- _Rows_
▼
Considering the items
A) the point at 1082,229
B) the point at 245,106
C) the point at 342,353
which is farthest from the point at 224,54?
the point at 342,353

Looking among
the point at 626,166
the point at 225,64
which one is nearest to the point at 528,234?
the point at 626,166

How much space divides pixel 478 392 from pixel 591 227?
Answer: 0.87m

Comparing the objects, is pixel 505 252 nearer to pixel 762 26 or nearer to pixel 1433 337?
▲
▼
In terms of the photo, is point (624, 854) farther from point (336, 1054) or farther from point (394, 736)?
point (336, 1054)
▲
▼
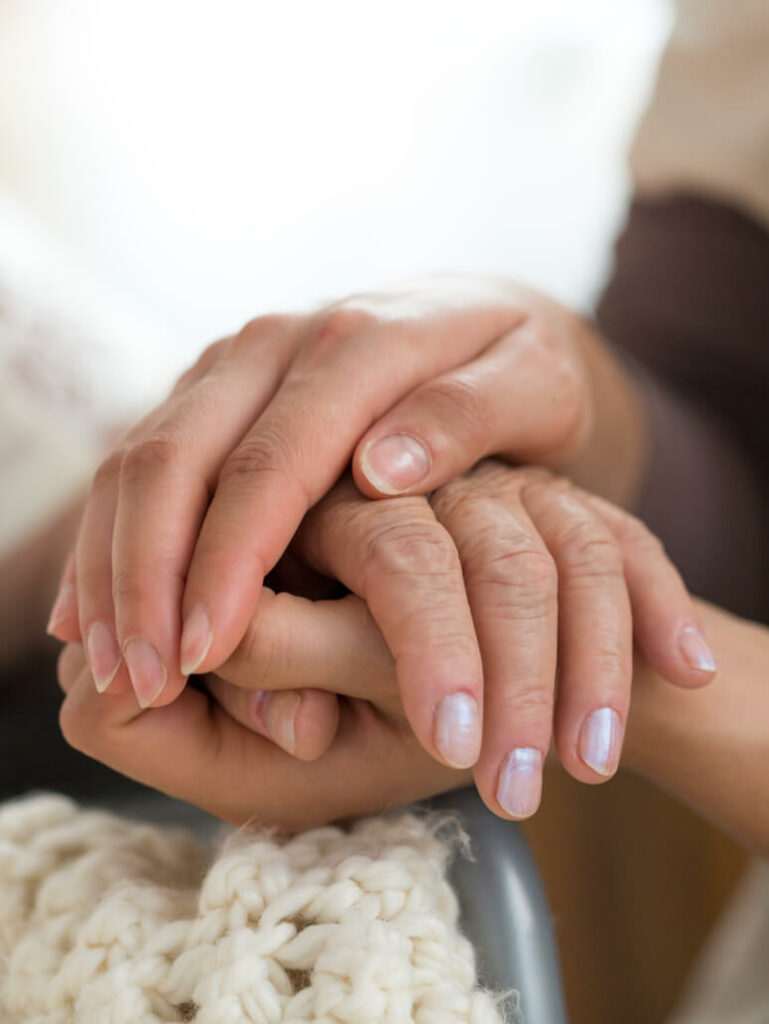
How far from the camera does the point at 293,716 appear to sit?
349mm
▲
- _Written exercise_
Update the records from the line that contains "Looking among" through the line that contains "Comparing the objects, is", replacing "pixel" with "position" and leaving everything else unchanged. Give back only those lines.

- _Answer for this exercise_
Looking among
the point at 626,166
the point at 225,64
which one is nearest to the point at 528,234?
the point at 626,166

How much space divides position 478 392 from position 591 227?
Answer: 0.87m

Comparing the objects, is position 505 252 nearer to position 762 26 or nearer to position 1433 337?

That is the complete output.